Thursday, October 16, 2008

The Case of the Missing Budworms

Spruce budworm is a caterpillar for most of its life, then briefly a moth which feeds on the buds and young expanding shoots of several boreal conifer species, especially white spruce. Spruce budworm is distributed across Canada and irregularly appeared in marginal numbers in eastern interior Alaska. Until recently, that is.

Budworm numbers erupted (in biology such a population outbreak is an “irruption”) in central Alaska in 1989-1990, 1993, 1995, and for sure in 2006-2007. Across Canada, spruce budworm (OK, let’s call it SBW like the pros) is responsible for 40 percent of the volume of commercial timber killed by all insects and diseases, or at least all that are monitored. So the appearance of SBW is a big deal, and for white spruce, a bad deal.

Why now in Alaska? Surprisingly, it’s not actually one of those mysteries of science. SBW kills so much timber that it’s been studied closely and well. The basic answer is the warmer the weather at critical stages during its development, the faster it develops. This means that during warm years a higher percentage of the class of hatched eggs graduates to the tree-eating and reproductive stages of life before they run out of time and are terminated by the change of seasons. And, of course, with more bugs you get more chewed-up, dead spruce.

Warm Augusts give the SBW first larva stage a head start on their second larva stage. Big deal, you say! Well, yeah, actually. Because when SBW are in the fully developed second larva stage their numbers are not, repeat not, significantly reduced by winter cold no matter how severe.

So, by contrast, cold Augusts won’t let the SBW reach full second larva stage development before the first frost thins the herd. So, after a warm August a warm May/June the next year speeds extra high numbers of the previous year’s SBW class on to reproductive adults. Now you’ve got an “irruption” on your hands.

So, here’s they mystery. August 2007 was fourth warmest in the 104-year Fairbanks record. And if you shook a spruce tree in May or June 2008 in much of central Alaska various SBW larva stages fell out. OK, on track for irruption. But by early July 2008 SBW were hard to find. And you will look long and hard to find a 2008 pupa case that a reproductive adult moth cracked open and flew from.

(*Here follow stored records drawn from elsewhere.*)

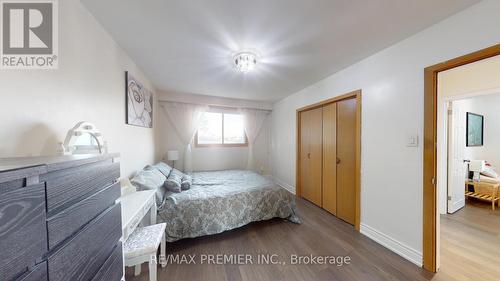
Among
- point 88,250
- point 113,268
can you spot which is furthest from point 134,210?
point 88,250

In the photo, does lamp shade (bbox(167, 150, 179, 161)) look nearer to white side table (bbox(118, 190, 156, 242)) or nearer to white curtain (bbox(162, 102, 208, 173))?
white curtain (bbox(162, 102, 208, 173))

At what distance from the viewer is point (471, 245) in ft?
6.42

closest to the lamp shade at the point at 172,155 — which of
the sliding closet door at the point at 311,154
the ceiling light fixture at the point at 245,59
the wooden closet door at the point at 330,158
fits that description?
the ceiling light fixture at the point at 245,59

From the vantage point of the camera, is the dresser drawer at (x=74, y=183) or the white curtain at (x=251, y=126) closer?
the dresser drawer at (x=74, y=183)

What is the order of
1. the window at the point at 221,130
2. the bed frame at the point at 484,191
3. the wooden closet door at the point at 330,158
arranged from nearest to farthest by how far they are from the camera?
the wooden closet door at the point at 330,158 → the bed frame at the point at 484,191 → the window at the point at 221,130

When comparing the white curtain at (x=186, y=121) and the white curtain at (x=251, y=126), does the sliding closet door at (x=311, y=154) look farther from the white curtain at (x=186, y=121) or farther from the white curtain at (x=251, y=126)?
the white curtain at (x=186, y=121)

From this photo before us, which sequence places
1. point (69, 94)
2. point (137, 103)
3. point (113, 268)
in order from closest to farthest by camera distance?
point (113, 268)
point (69, 94)
point (137, 103)

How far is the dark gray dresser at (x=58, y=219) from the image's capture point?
1.27 feet

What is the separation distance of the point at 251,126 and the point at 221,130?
832 mm

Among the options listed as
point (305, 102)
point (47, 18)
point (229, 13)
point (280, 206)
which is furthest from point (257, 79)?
point (47, 18)

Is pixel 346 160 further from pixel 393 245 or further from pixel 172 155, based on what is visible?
pixel 172 155

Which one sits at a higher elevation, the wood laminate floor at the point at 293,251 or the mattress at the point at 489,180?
the mattress at the point at 489,180

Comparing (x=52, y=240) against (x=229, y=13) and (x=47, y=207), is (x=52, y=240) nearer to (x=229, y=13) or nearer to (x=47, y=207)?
(x=47, y=207)

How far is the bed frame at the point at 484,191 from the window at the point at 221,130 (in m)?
4.73
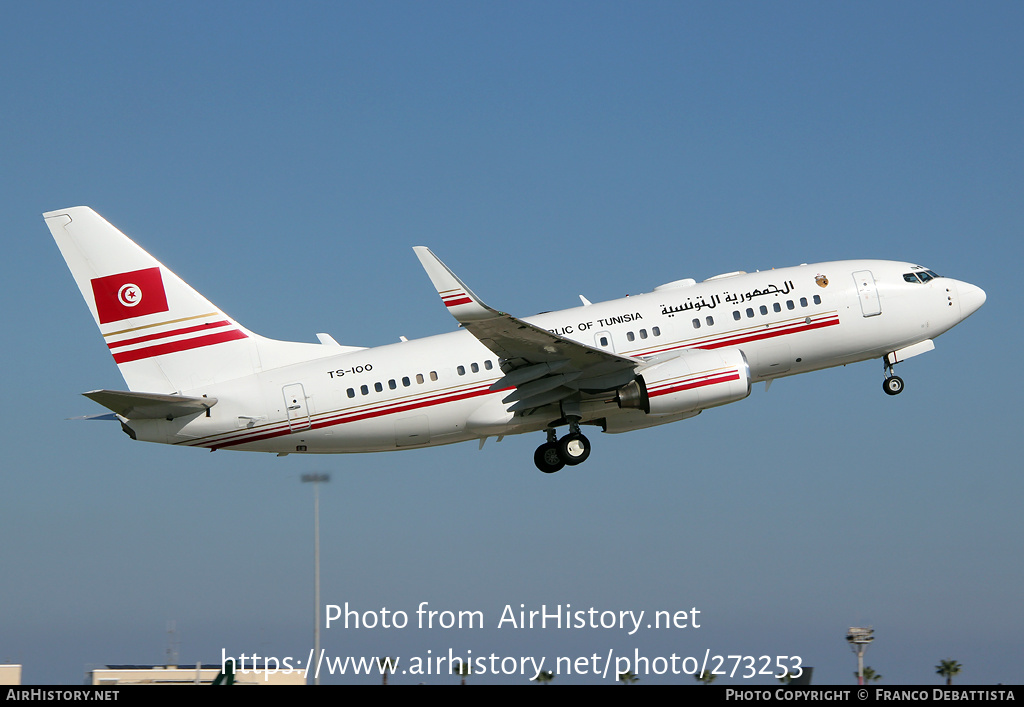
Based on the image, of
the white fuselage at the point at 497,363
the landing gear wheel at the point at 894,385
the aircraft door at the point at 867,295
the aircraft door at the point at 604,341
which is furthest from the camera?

So what do you think happened?

Also, August 2008 weather in central Alaska - lack of warmth in the daily high temperatures but not particularly cold overall - is really poor budworm weather. So your spruces should get a break in 2009. But a new El NiƱo in the Pacific may give a boost to Alaska summer 2009 temperatures, so that you shouldn’t count the SBW out for 2010.
post by Glenn Juday
Professor of Forest Ecology
Further reading:
Wikipedia entry on Spruce Budworm
Alaska's Changing Boreal Forest, by Francis Stuart Chapin, et al. 2006. Oxford University Press.
• Alaska Division of Forestry Alaska Forest Health Protection Program
"Spruce Beetles, Budworms, and Climate Warming," by Glenn P. Juday, global glimpses v. 6 n. 1, April 1998. Center for Global Change & Arctic System Research.

1 comment:

Unknown said...

In this fall-winter of 2008 in Kodiak, I saw more SBW moths than I remember in my 50+ years here. The high numbers carried into November, even after periods of cold weather.